Working with Numbers

To do well on the math section of the GMAT, one has to be able to work fluidly with numbers. Over and over we’ve seen the same situation: A student has a strong grasp of conceptual math, but has difficulty with numerical computation. Despite the student’s evident facility with math concepts, the student underperforms significantly on the GMAT.  Performance on the GMAT demands you be able to do simple arithmetic quickly and accurately. Presumably, successful managers can think on their feet in terms of dollars and cents, and business schools want applicants with a penchant for numbers. I recommend students practice mental arithmetic as much as possible to get an edge.
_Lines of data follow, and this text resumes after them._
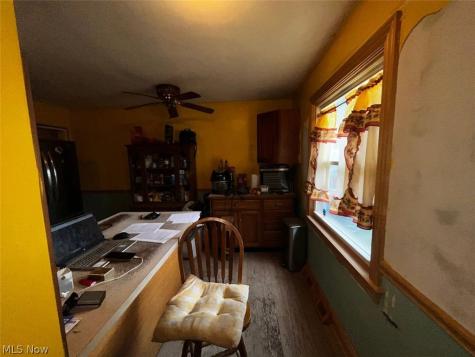 3930 Stow Road Stow OH 44224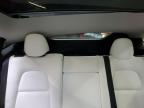 2022 TESLA MODEL Y    for sale at Copart ON - COOKSTOWN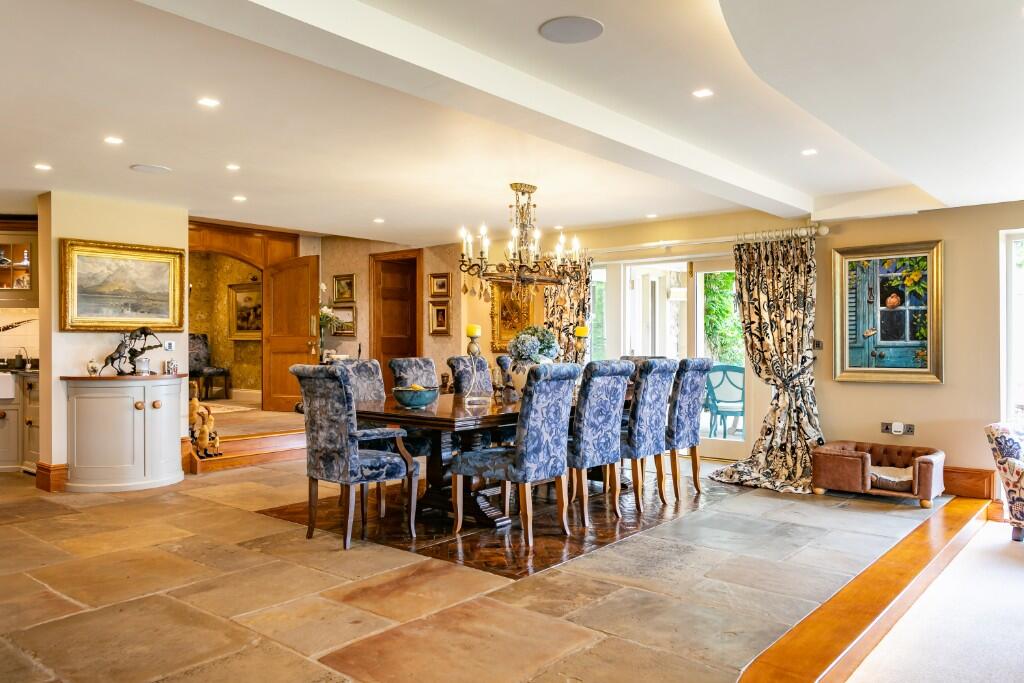 Additional image 10 of Whitehall Lane, Grindleton, Clitheroe BB7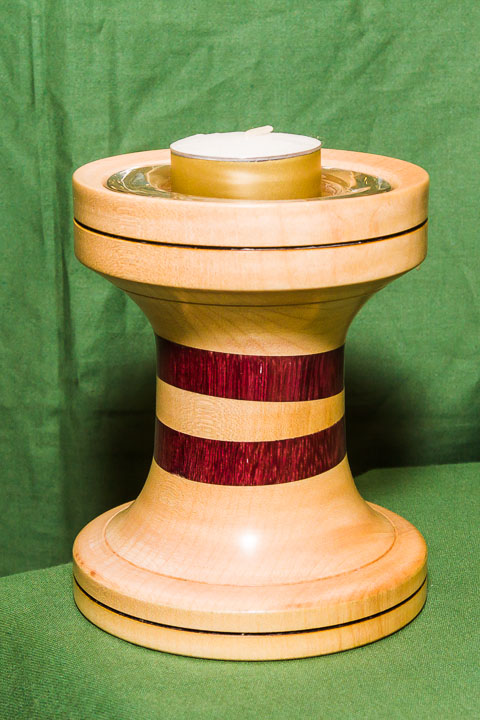 GRH_20121201_Turning_003.jpg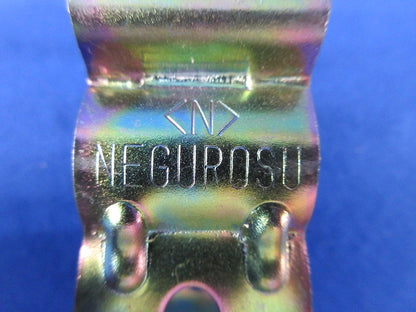 パイラック(14個入) PP-1-19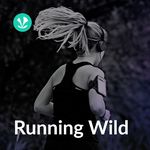 Running Wild - Mid Tempo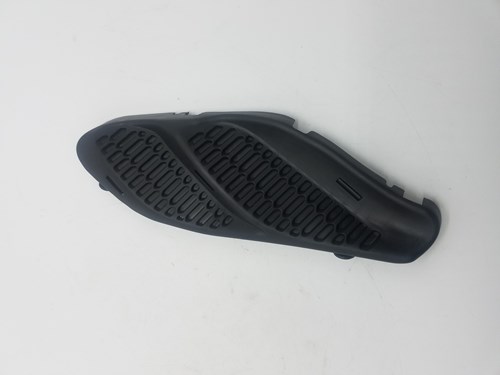 2000 Ski-Doo LH Side Hood Grille - Image 5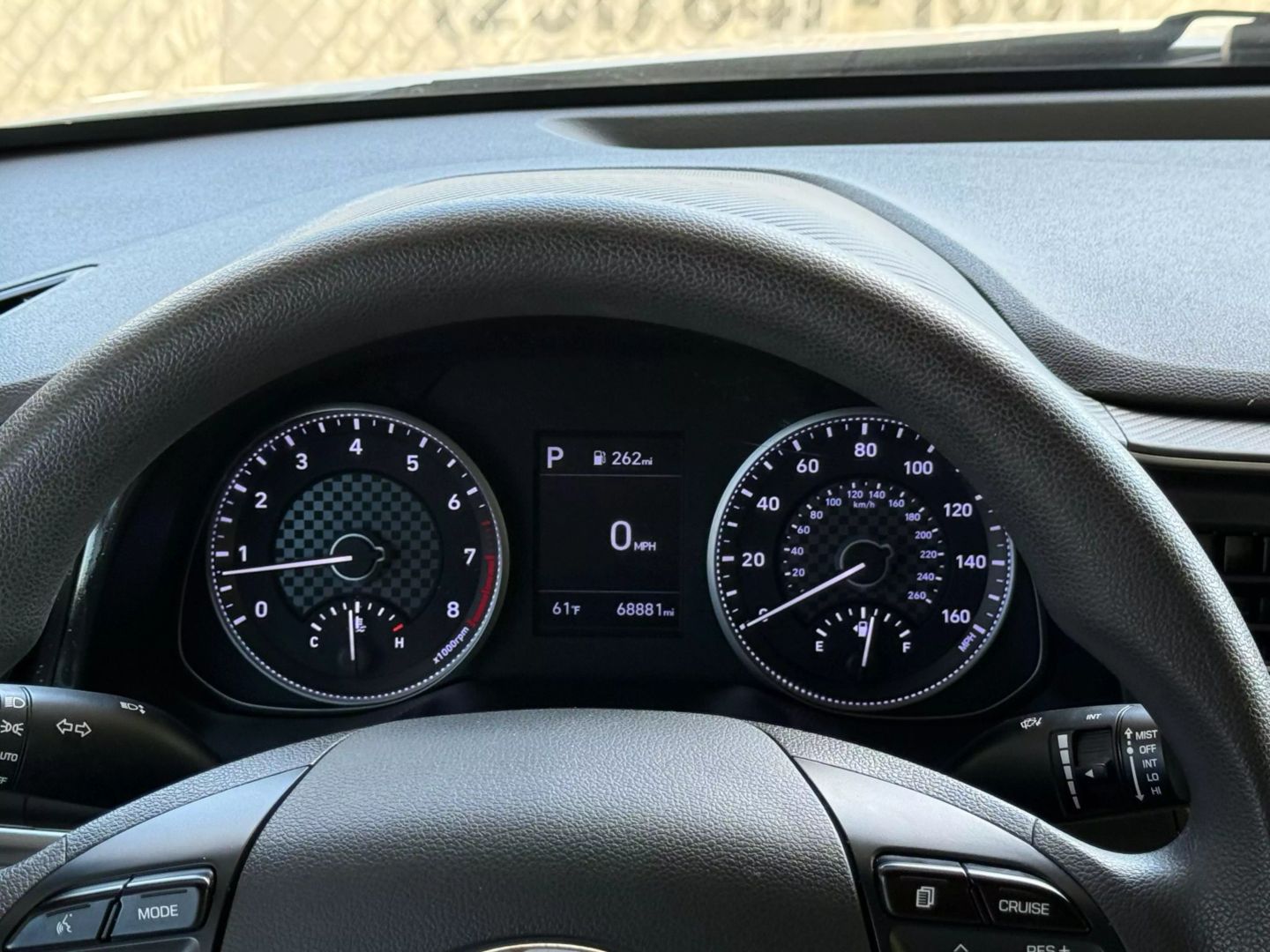 2019 Hyundai Elantra - Image 33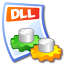 DLL注入工具 v1.2.0.2绿色版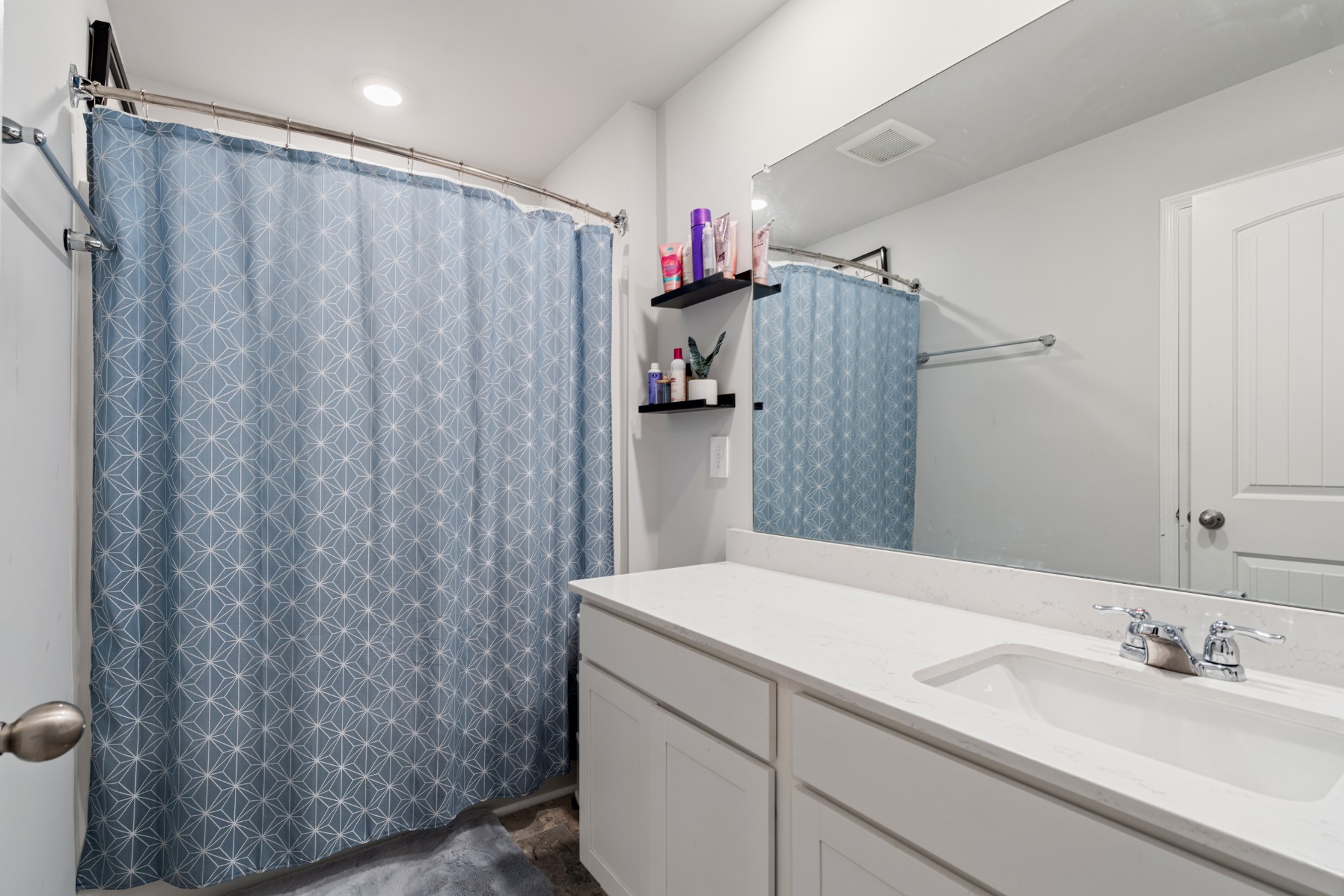 5026 Benelli Dr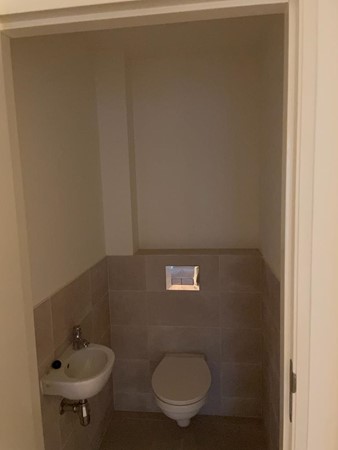 Medium property photo - Raadhuisplein, 4251 VZ Werkendam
For students struggling with mental math, memorization is often a good starting point. Some things you can do to get up to speed include:
  •  Memorizing the times tables up to 20 times 20,
  •  Learn the powers of small integers (quick! What’s 2 to the 8th power?), and
  •  Know the decimal equivalents of common fractions.
These three quick fixes will actually help lay the foundation for rapid arithmetic. When you think you have this down, take it up to the next level and make it applicable to the GMAT itself:  work through practice questions without pen and paper ”“ do everything in your head.  Once you get foundations down it’s easier to understand and succeed on more difficult questions, all of which can be accomplished in a short period of time.